In [1]:
import pandas as pd
import rdkit.Chem as Chem
from rdkit.Chem import rdFingerprintGenerator
from scipy.spatial.distance import pdist, squareform
from sklearn.cluster import KMeans
from Bio.SeqUtils.ProtParam import ProteinAnalysis
import numpy as np

In [48]:
def cluster_glycans(glycans, radius, fp_size, n_clusters):

    def get_morgan_count_fingerprint(smiles, radius, fp_size):
        
        mol = Chem.MolFromSmiles(smiles)
        if mol is None:
            return {f"mf_{i}": 0 for i in range(fp_size)} 


        #The useChirality parameter in Morgan fingerprints determines whether chirality is considered when encoding a molecule.
        #includeChirality=True = Differentiates between enantiomers (model will treat mirror-image molecules as different)
        #includeChirality=False = Ignores chirality (model will treat mirror-image molecules as the same)
        kid_named_morgan_finger = rdFingerprintGenerator.GetMorganGenerator(radius=radius,fpSize=fp_size, includeChirality=True)

        cfp = kid_named_morgan_finger.GetCountFingerprint(mol)  
        bit_counts = cfp.GetNonzeroElements()  

        # Convert to a full fp_size-length feature vector
        fingerprint_vector = {f"mf_{i}": bit_counts.get(i, 0) for i in range(fp_size)}
        return fingerprint_vector

    fingerprint_df = glycans['SMILES'].apply(lambda x: get_morgan_count_fingerprint(x, radius, fp_size)).apply(pd.Series)
    
    glycans = pd.concat([glycans, fingerprint_df], axis=1)
    
    # matrix version of fingerprint features.

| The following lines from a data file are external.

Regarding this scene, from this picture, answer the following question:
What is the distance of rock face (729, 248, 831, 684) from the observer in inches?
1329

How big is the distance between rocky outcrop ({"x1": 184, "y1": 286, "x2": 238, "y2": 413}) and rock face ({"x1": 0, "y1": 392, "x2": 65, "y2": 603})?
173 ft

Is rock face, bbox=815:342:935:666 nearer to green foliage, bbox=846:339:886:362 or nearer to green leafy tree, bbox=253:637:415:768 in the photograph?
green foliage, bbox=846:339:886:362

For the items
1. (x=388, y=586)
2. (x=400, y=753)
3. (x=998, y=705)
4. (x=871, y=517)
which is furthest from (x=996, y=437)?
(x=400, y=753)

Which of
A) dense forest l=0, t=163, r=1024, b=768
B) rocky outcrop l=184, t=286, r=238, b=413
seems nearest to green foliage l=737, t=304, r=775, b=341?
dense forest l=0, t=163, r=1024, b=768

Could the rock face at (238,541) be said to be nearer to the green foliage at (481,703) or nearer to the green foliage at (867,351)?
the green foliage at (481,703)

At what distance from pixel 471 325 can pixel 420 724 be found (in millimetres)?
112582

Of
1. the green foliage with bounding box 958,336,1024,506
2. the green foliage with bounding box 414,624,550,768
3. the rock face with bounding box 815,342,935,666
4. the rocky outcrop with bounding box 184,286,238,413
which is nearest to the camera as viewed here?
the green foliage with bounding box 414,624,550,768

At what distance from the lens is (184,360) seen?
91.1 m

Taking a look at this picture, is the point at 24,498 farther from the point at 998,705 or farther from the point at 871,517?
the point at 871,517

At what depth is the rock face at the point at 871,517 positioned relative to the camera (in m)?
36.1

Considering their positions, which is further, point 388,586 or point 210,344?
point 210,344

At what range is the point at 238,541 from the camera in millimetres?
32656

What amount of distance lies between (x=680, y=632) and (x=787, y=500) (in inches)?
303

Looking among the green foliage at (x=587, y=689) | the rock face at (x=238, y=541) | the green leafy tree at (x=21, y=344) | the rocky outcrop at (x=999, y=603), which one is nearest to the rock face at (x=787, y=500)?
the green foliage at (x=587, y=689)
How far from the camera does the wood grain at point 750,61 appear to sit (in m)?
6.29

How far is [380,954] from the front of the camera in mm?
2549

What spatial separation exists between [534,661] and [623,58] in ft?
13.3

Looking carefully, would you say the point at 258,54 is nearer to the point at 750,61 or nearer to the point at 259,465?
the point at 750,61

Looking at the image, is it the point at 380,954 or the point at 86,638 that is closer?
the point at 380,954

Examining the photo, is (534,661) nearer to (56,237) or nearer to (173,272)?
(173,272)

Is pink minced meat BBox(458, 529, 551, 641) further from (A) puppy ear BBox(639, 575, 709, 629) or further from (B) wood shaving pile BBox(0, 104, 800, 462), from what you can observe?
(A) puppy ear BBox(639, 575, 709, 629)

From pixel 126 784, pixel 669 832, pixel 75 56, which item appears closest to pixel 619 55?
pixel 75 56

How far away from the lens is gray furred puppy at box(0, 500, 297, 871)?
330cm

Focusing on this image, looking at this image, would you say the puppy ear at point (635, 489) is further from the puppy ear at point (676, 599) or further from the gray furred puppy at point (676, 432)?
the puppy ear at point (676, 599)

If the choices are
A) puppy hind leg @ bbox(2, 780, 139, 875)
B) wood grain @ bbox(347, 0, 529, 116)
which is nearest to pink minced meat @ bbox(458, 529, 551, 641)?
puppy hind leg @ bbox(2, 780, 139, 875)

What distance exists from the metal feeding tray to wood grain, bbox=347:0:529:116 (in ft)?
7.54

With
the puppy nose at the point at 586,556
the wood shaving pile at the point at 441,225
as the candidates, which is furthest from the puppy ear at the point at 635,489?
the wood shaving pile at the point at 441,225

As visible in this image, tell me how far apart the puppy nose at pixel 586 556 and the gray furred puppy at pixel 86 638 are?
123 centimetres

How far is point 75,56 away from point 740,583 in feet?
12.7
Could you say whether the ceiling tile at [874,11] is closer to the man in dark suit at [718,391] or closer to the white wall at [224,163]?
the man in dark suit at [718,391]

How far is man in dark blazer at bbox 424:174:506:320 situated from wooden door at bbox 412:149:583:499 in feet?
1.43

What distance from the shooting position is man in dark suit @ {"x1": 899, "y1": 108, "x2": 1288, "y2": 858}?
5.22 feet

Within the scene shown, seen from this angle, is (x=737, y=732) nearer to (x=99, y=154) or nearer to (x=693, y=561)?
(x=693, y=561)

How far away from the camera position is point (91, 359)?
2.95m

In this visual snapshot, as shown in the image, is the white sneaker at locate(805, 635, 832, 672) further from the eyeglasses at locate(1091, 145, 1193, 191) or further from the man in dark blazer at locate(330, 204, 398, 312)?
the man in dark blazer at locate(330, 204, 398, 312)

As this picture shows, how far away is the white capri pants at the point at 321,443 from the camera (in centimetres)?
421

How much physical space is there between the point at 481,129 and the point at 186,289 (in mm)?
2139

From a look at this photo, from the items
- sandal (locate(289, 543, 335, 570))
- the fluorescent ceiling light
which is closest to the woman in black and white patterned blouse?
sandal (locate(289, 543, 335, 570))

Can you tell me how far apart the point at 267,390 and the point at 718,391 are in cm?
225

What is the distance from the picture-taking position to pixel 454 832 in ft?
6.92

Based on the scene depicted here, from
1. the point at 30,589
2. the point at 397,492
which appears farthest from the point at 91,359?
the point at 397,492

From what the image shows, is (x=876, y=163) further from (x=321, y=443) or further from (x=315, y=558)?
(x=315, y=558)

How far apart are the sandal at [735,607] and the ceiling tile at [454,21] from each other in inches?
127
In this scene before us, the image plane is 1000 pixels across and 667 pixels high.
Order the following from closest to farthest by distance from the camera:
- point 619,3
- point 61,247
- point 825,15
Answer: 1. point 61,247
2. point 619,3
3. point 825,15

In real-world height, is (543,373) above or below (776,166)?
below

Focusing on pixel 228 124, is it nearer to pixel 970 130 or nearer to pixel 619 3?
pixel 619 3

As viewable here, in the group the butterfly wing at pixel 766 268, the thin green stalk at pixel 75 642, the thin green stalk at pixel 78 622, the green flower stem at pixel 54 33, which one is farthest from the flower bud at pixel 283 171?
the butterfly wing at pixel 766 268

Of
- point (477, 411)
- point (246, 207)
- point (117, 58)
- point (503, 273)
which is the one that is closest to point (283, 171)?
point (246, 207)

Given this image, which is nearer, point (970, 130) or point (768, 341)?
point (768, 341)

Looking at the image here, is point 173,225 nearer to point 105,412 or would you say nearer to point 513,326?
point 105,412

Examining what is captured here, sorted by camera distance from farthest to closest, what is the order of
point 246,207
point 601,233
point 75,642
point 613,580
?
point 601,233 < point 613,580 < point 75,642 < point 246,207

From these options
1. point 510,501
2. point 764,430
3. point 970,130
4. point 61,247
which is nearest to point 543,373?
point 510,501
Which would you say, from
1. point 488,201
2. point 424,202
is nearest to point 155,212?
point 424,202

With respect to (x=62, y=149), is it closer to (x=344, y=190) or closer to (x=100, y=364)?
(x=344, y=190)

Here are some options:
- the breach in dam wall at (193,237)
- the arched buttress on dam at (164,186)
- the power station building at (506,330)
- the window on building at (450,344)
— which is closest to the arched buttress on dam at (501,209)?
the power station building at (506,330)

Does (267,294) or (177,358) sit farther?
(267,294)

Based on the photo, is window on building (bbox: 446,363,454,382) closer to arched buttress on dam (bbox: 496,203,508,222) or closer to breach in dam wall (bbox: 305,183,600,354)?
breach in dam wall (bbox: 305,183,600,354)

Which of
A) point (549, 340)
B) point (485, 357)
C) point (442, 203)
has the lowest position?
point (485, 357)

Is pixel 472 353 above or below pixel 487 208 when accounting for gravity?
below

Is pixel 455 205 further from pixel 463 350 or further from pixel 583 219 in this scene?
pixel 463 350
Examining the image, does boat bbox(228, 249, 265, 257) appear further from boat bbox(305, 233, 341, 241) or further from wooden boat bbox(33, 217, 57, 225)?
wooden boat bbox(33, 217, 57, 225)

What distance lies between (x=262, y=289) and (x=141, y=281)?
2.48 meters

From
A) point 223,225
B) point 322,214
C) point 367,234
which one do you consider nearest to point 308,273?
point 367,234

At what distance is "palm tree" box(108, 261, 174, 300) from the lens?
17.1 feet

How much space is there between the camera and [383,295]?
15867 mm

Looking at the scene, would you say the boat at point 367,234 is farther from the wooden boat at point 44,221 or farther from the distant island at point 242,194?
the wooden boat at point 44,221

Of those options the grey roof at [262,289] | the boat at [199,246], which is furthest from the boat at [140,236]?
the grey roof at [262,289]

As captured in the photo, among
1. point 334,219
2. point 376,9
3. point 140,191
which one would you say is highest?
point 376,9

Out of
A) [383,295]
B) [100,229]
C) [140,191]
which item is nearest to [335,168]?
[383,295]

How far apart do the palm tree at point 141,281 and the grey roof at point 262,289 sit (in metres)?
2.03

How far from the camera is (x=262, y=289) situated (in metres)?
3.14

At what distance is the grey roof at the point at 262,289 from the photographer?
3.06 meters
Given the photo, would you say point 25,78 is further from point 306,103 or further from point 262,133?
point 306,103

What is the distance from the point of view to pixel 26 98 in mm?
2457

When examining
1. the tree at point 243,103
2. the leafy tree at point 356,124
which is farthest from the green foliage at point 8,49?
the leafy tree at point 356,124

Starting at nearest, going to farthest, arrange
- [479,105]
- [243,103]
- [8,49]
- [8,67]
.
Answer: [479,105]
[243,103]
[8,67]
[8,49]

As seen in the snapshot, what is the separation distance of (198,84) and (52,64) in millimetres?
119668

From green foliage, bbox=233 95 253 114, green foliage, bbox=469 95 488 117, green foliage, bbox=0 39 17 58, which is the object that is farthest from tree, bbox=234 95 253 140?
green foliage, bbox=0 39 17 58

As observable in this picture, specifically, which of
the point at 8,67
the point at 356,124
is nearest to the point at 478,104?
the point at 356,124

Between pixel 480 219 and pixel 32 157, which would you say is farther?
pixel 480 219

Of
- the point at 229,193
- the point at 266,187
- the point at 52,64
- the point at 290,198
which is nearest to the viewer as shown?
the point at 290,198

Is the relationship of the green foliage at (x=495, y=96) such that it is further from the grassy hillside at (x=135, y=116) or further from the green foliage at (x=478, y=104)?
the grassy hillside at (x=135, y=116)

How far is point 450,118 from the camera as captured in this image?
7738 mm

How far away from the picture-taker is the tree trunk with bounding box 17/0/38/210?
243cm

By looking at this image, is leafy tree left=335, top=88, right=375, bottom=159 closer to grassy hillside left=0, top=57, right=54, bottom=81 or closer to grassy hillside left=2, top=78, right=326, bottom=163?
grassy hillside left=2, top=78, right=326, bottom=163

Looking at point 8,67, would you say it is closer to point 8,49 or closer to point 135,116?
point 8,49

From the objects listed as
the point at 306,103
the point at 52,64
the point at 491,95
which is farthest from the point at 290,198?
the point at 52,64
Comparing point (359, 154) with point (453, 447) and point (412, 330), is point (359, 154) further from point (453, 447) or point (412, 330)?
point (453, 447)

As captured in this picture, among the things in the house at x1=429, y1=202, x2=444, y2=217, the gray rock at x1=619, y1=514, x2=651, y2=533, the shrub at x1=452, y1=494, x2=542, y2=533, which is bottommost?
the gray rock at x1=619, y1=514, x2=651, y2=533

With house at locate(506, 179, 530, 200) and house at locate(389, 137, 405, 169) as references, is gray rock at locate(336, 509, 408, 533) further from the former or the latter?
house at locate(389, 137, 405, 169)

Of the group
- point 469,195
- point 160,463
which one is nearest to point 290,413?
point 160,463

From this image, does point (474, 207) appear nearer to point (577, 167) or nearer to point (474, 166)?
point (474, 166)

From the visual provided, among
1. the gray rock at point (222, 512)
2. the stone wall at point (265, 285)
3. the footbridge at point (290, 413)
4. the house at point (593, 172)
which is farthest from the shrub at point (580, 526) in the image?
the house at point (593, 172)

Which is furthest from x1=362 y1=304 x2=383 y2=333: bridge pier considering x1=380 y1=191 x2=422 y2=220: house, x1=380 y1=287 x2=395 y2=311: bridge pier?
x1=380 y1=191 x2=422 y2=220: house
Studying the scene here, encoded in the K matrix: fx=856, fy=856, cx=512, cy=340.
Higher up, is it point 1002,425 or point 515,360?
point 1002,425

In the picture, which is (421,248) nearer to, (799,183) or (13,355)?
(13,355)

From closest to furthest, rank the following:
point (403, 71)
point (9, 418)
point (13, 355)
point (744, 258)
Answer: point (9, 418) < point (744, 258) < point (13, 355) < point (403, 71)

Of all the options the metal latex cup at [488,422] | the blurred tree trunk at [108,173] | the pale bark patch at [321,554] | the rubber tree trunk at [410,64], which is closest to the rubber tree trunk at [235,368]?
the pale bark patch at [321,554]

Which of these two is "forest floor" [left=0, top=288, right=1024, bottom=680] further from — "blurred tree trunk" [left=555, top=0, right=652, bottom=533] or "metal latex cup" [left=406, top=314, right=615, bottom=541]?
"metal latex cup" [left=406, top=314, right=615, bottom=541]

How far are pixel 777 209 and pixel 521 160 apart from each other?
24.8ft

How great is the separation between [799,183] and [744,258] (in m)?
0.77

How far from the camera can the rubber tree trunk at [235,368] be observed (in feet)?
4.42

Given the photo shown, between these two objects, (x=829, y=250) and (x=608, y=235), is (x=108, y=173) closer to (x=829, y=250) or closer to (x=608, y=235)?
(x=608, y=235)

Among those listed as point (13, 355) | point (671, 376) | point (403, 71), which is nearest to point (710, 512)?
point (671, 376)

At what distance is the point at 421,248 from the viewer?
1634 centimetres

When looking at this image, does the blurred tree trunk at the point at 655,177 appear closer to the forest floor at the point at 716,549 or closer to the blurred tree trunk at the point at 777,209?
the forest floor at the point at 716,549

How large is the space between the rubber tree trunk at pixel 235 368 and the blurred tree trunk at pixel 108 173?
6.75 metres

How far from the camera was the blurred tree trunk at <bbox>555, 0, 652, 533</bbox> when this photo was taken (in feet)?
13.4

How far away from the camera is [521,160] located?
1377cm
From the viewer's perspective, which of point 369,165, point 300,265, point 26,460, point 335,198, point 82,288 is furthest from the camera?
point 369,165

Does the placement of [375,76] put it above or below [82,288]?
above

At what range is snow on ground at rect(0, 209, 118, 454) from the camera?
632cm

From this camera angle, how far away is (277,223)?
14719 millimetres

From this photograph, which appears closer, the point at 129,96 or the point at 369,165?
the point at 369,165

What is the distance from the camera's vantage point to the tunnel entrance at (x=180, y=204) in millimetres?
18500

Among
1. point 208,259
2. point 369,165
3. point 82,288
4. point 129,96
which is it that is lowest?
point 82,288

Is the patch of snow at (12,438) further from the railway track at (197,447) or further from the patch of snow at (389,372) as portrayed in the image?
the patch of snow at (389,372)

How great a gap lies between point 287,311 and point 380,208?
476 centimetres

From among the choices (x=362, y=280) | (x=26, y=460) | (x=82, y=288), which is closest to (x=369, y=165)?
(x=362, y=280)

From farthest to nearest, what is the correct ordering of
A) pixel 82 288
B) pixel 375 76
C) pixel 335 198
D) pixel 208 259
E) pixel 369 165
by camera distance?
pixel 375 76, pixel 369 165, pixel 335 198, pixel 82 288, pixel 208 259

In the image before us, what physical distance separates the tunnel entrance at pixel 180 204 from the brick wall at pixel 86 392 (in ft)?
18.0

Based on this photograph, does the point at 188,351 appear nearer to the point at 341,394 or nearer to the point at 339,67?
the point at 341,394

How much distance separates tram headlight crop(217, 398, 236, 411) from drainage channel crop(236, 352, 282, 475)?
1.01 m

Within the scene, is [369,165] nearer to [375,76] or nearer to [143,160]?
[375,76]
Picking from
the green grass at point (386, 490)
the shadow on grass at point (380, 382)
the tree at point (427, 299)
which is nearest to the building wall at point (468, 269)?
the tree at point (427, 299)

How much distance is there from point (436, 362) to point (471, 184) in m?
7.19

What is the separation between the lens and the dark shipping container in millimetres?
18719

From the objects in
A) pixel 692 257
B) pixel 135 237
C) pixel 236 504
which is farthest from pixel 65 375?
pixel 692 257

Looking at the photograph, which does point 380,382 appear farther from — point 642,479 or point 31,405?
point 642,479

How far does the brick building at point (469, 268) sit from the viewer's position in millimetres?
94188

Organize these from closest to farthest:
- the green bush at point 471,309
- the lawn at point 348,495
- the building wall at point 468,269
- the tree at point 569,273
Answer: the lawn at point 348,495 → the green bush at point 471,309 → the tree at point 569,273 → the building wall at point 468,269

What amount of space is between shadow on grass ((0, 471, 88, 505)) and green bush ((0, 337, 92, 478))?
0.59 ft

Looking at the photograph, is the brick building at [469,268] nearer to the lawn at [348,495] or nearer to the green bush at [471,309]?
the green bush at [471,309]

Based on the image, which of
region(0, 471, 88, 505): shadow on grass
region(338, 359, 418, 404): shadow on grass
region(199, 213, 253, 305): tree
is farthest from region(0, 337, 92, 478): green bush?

Each row is a glycan, each column is a fingerprint component shape: (611, 2048)
    finger_counts_matrix = fingerprint_df.values
    # pdist calculates the euclidean distance between the combination of each glycan with every other glycan. Then squareform() turns this into a matrix representation where each row is a glycan and each column is the same list of glycans so we can have a comparison matrix. Shape: (611, 611)
    dist_matrix = squareform(pdist(finger_counts_matrix, metric="euclidean"))
    

    kmeans = KMeans(n_clusters=n_clusters, random_state=0)
    labels = kmeans.fit_predict(dist_matrix)
    
    glycans['cluster_label'] = labels
    
    return glycans

def cluster_proteins(proteins, n_clusters):
    
    
    def compute_protein_features(seq):

        # Add reasoning for feature vectors
        
        # Protein Analysis is a Tool from Biopython
        analysis = ProteinAnalysis(seq)
        features = {}
        
        # The following are Basic Features
        features['length'] = len(seq)
        features['mw'] = analysis.molecular_weight()
        features['instability_index'] = analysis.instability_index()

        features['net_charge_pH7'] = analysis.charge_at_pH(7.0)

        aa_percent = analysis.get_amino_acids_percent()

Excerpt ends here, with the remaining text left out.